While few people are giving Robert Guerrero much chance to win against Mayweather, there’s no question that he is a worthy contender. He won world titles at feather and lightweight, and after his performances against Selcuk Aydin and Andre Berto, he left no doubt that he is a serious threat at 147.
The only fighters who could justifiably be rated above Guerrero at welterweight are Juan Manuel Marquez, Manny Pacquiao and Timothy Bradley. Mayweather already beat Marquez, by a shutout, and he’s not likely to fight Pacquiao or Bradley so long as they are signed to Bob Arum’s Top Rank.
That leaves Guerrero, a multi-division world champion and future Hall of Famer. He’s a tough, tenacious fighter who knows he’s not likely to see this sort of opportunity come his way again.
For this reason, I believe a win over him might very well end up adding more to Mayweather’s legacy than might seem likely at first glance. In historical terms, it could mark a new era in his career.
We’ve seen the Pretty Boy Floyd era, when Mayweather was a sensational young phenom, knocking off the likes of Diego Corrales, withstanding the storm of Jose Luis Castillo and delivering a one-sided beatdown on Arturo Gatti.

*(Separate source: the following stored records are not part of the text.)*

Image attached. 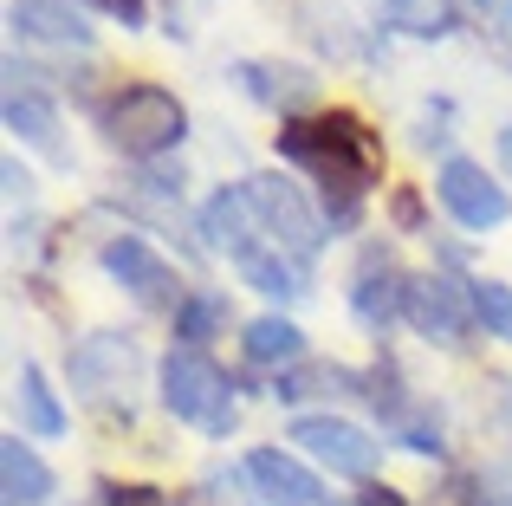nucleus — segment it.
I'll list each match as a JSON object with an SVG mask.
<instances>
[{
  "instance_id": "nucleus-1",
  "label": "nucleus",
  "mask_w": 512,
  "mask_h": 506,
  "mask_svg": "<svg viewBox=\"0 0 512 506\" xmlns=\"http://www.w3.org/2000/svg\"><path fill=\"white\" fill-rule=\"evenodd\" d=\"M279 156L299 169H312L331 195V215L350 221L376 176V137L357 124L350 111H325V117H299V124L279 130Z\"/></svg>"
},
{
  "instance_id": "nucleus-2",
  "label": "nucleus",
  "mask_w": 512,
  "mask_h": 506,
  "mask_svg": "<svg viewBox=\"0 0 512 506\" xmlns=\"http://www.w3.org/2000/svg\"><path fill=\"white\" fill-rule=\"evenodd\" d=\"M163 409L195 422V429H208V435H227L234 429V383L221 377V364L208 351L175 344L163 357Z\"/></svg>"
},
{
  "instance_id": "nucleus-3",
  "label": "nucleus",
  "mask_w": 512,
  "mask_h": 506,
  "mask_svg": "<svg viewBox=\"0 0 512 506\" xmlns=\"http://www.w3.org/2000/svg\"><path fill=\"white\" fill-rule=\"evenodd\" d=\"M104 137L124 156H163L188 137V111L163 85H124L111 98V111H104Z\"/></svg>"
},
{
  "instance_id": "nucleus-4",
  "label": "nucleus",
  "mask_w": 512,
  "mask_h": 506,
  "mask_svg": "<svg viewBox=\"0 0 512 506\" xmlns=\"http://www.w3.org/2000/svg\"><path fill=\"white\" fill-rule=\"evenodd\" d=\"M247 195H253V215H260L266 241H273L279 253H292V260H312L318 247H325V221L312 215V202H305L299 182L286 176H247Z\"/></svg>"
},
{
  "instance_id": "nucleus-5",
  "label": "nucleus",
  "mask_w": 512,
  "mask_h": 506,
  "mask_svg": "<svg viewBox=\"0 0 512 506\" xmlns=\"http://www.w3.org/2000/svg\"><path fill=\"white\" fill-rule=\"evenodd\" d=\"M286 442H299L318 468L350 474V481H363V474L376 468V455H383V442H376L370 429H357V422H344V416H299L286 429Z\"/></svg>"
},
{
  "instance_id": "nucleus-6",
  "label": "nucleus",
  "mask_w": 512,
  "mask_h": 506,
  "mask_svg": "<svg viewBox=\"0 0 512 506\" xmlns=\"http://www.w3.org/2000/svg\"><path fill=\"white\" fill-rule=\"evenodd\" d=\"M435 195H441V208H448V215L461 221V228H474V234L500 228V221L512 215L506 189H500V182H493L480 163H467V156H448V163H441Z\"/></svg>"
},
{
  "instance_id": "nucleus-7",
  "label": "nucleus",
  "mask_w": 512,
  "mask_h": 506,
  "mask_svg": "<svg viewBox=\"0 0 512 506\" xmlns=\"http://www.w3.org/2000/svg\"><path fill=\"white\" fill-rule=\"evenodd\" d=\"M104 273L117 279V286L130 292V299L143 305H182V292H175V266L156 253L150 241H137V234H117V241H104Z\"/></svg>"
},
{
  "instance_id": "nucleus-8",
  "label": "nucleus",
  "mask_w": 512,
  "mask_h": 506,
  "mask_svg": "<svg viewBox=\"0 0 512 506\" xmlns=\"http://www.w3.org/2000/svg\"><path fill=\"white\" fill-rule=\"evenodd\" d=\"M201 234H208V247L214 253H227V260H253L260 247H273V241H260V215H253V195H247V182L240 189H221V195H208V208H201Z\"/></svg>"
},
{
  "instance_id": "nucleus-9",
  "label": "nucleus",
  "mask_w": 512,
  "mask_h": 506,
  "mask_svg": "<svg viewBox=\"0 0 512 506\" xmlns=\"http://www.w3.org/2000/svg\"><path fill=\"white\" fill-rule=\"evenodd\" d=\"M72 377L91 403H117V390H130V377H137V351H130V338H117V331H91L72 351Z\"/></svg>"
},
{
  "instance_id": "nucleus-10",
  "label": "nucleus",
  "mask_w": 512,
  "mask_h": 506,
  "mask_svg": "<svg viewBox=\"0 0 512 506\" xmlns=\"http://www.w3.org/2000/svg\"><path fill=\"white\" fill-rule=\"evenodd\" d=\"M240 474L253 481L260 506H331L325 487H318V474L305 468V461H292L286 448H253Z\"/></svg>"
},
{
  "instance_id": "nucleus-11",
  "label": "nucleus",
  "mask_w": 512,
  "mask_h": 506,
  "mask_svg": "<svg viewBox=\"0 0 512 506\" xmlns=\"http://www.w3.org/2000/svg\"><path fill=\"white\" fill-rule=\"evenodd\" d=\"M467 312H474L467 286H454V279H409V305H402V318H409L422 338L461 344L467 338Z\"/></svg>"
},
{
  "instance_id": "nucleus-12",
  "label": "nucleus",
  "mask_w": 512,
  "mask_h": 506,
  "mask_svg": "<svg viewBox=\"0 0 512 506\" xmlns=\"http://www.w3.org/2000/svg\"><path fill=\"white\" fill-rule=\"evenodd\" d=\"M402 305H409V279L396 273V260H389L383 247H370L363 266H357V286H350V312L370 331H383L389 318H402Z\"/></svg>"
},
{
  "instance_id": "nucleus-13",
  "label": "nucleus",
  "mask_w": 512,
  "mask_h": 506,
  "mask_svg": "<svg viewBox=\"0 0 512 506\" xmlns=\"http://www.w3.org/2000/svg\"><path fill=\"white\" fill-rule=\"evenodd\" d=\"M13 33L39 39V46H59V52H85L91 46V20L72 7V0H13Z\"/></svg>"
},
{
  "instance_id": "nucleus-14",
  "label": "nucleus",
  "mask_w": 512,
  "mask_h": 506,
  "mask_svg": "<svg viewBox=\"0 0 512 506\" xmlns=\"http://www.w3.org/2000/svg\"><path fill=\"white\" fill-rule=\"evenodd\" d=\"M0 494H7V506H46L52 500V468L20 442V435L0 442Z\"/></svg>"
},
{
  "instance_id": "nucleus-15",
  "label": "nucleus",
  "mask_w": 512,
  "mask_h": 506,
  "mask_svg": "<svg viewBox=\"0 0 512 506\" xmlns=\"http://www.w3.org/2000/svg\"><path fill=\"white\" fill-rule=\"evenodd\" d=\"M240 344H247V357H253V364H266V370H273V364H286V370H292V364L305 357V331L292 325V318H279V312L253 318Z\"/></svg>"
},
{
  "instance_id": "nucleus-16",
  "label": "nucleus",
  "mask_w": 512,
  "mask_h": 506,
  "mask_svg": "<svg viewBox=\"0 0 512 506\" xmlns=\"http://www.w3.org/2000/svg\"><path fill=\"white\" fill-rule=\"evenodd\" d=\"M240 78H247L253 98L286 104V111H299V104H312V98H318V78H312V72H299V65H240Z\"/></svg>"
},
{
  "instance_id": "nucleus-17",
  "label": "nucleus",
  "mask_w": 512,
  "mask_h": 506,
  "mask_svg": "<svg viewBox=\"0 0 512 506\" xmlns=\"http://www.w3.org/2000/svg\"><path fill=\"white\" fill-rule=\"evenodd\" d=\"M240 279L253 292H266V299H305V266L279 247H260L253 260H240Z\"/></svg>"
},
{
  "instance_id": "nucleus-18",
  "label": "nucleus",
  "mask_w": 512,
  "mask_h": 506,
  "mask_svg": "<svg viewBox=\"0 0 512 506\" xmlns=\"http://www.w3.org/2000/svg\"><path fill=\"white\" fill-rule=\"evenodd\" d=\"M383 20L409 39H448L454 20H461V7H454V0H383Z\"/></svg>"
},
{
  "instance_id": "nucleus-19",
  "label": "nucleus",
  "mask_w": 512,
  "mask_h": 506,
  "mask_svg": "<svg viewBox=\"0 0 512 506\" xmlns=\"http://www.w3.org/2000/svg\"><path fill=\"white\" fill-rule=\"evenodd\" d=\"M7 130H20L26 143H39V150L59 156V117H52V104L33 98V91H20V85L7 91Z\"/></svg>"
},
{
  "instance_id": "nucleus-20",
  "label": "nucleus",
  "mask_w": 512,
  "mask_h": 506,
  "mask_svg": "<svg viewBox=\"0 0 512 506\" xmlns=\"http://www.w3.org/2000/svg\"><path fill=\"white\" fill-rule=\"evenodd\" d=\"M20 409H26V429L33 435H65V409H59V396H52L39 364H20Z\"/></svg>"
},
{
  "instance_id": "nucleus-21",
  "label": "nucleus",
  "mask_w": 512,
  "mask_h": 506,
  "mask_svg": "<svg viewBox=\"0 0 512 506\" xmlns=\"http://www.w3.org/2000/svg\"><path fill=\"white\" fill-rule=\"evenodd\" d=\"M221 318H227V299H214V292H188V299L175 305V338H182L188 351H201Z\"/></svg>"
},
{
  "instance_id": "nucleus-22",
  "label": "nucleus",
  "mask_w": 512,
  "mask_h": 506,
  "mask_svg": "<svg viewBox=\"0 0 512 506\" xmlns=\"http://www.w3.org/2000/svg\"><path fill=\"white\" fill-rule=\"evenodd\" d=\"M467 299H474V318L487 325V338H512V286H500V279H467Z\"/></svg>"
},
{
  "instance_id": "nucleus-23",
  "label": "nucleus",
  "mask_w": 512,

We’ve seen the Mayweather of his prime, cutting down the likes of Zab Judah, Oscar De La Hoya, Ricky Hatton and Marquez.
Guerrero could be a transitional fight in the movement to a new era: Mayweather as the old Master, driving the young lions back.
To my mind, the amount that Guerrero adds to Mayweather’s legacy is going to depend in large part upon how Guerrero performs on May 4. If Mayweather wins easily, his detractors will once more criticize him for taking a so-called safe fight.
Never mind that Guerrero has a proven record and is legitimately among the handful of top fighters at Mayweather’s weight. His haters will call him a coward for not going out and fighting bigger men like Sergio Martinez or Gennady Golovkin. I’ve even seen a commenter assert that Mayweather should fight super middleweight champion Andre Ward.
Ironically, Mayweather’s reputation might be better served if Guerrero can push him a little bit. If the Ghost can make even parts of the fight into an exciting war, Mayweather’s status will take a bump with the casual fans.
Even Mayweather’s biggest haters have never been able to deny his technical mastery. They’ve instead had to resort to ad hominem attacks, such as accusing him of being soft.
To me, it has always seemed laughable to argue that a professional fighter with a 43-0 record is some kind of cowardly wimp. There are things not to like about Floyd Mayweather, but you don’t climb to the top of the mountain in a sport like boxing if you are not a fundamentally tough human being.
So in a strange way, a harder fight against Guerrero could potentially add more to Mayweather’s legacy than another easy walk in the park. Showing that he can dig down and overcome a little bit of adversity is the only thing he has left to prove to anybody.
Fans love a winner, but they also love a hero with at least a touch of vulnerability. Receiving a bloody nose from Miguel Cotto last year pushed Mayweather’s popularity to an all-time high.
I don’t think Robert Guerrero has the talent to hang in with Mayweather all night long. But I do think he is a courageous and determined fighter, and that he will give his all on May 4.
He will attack Mayweather and come at him relentlessly. There will be exciting, wide-open moments during the fight, and during those moments, Mayweather, the most accurate puncher the sport has seen in years, will score with brutal efficiency on Guerrero.
But he will take some punishment as he does it.
If I were a bookmaker, I’d set the over/under for a Mayweather stoppage at Round 9. By that point in the fight, I expect Guerrero’s eyes will have begun to swell shut.
If it goes like I am predicting, it will be one of those fights that we talk about in 10 years, when we look back at Mayweather’s career.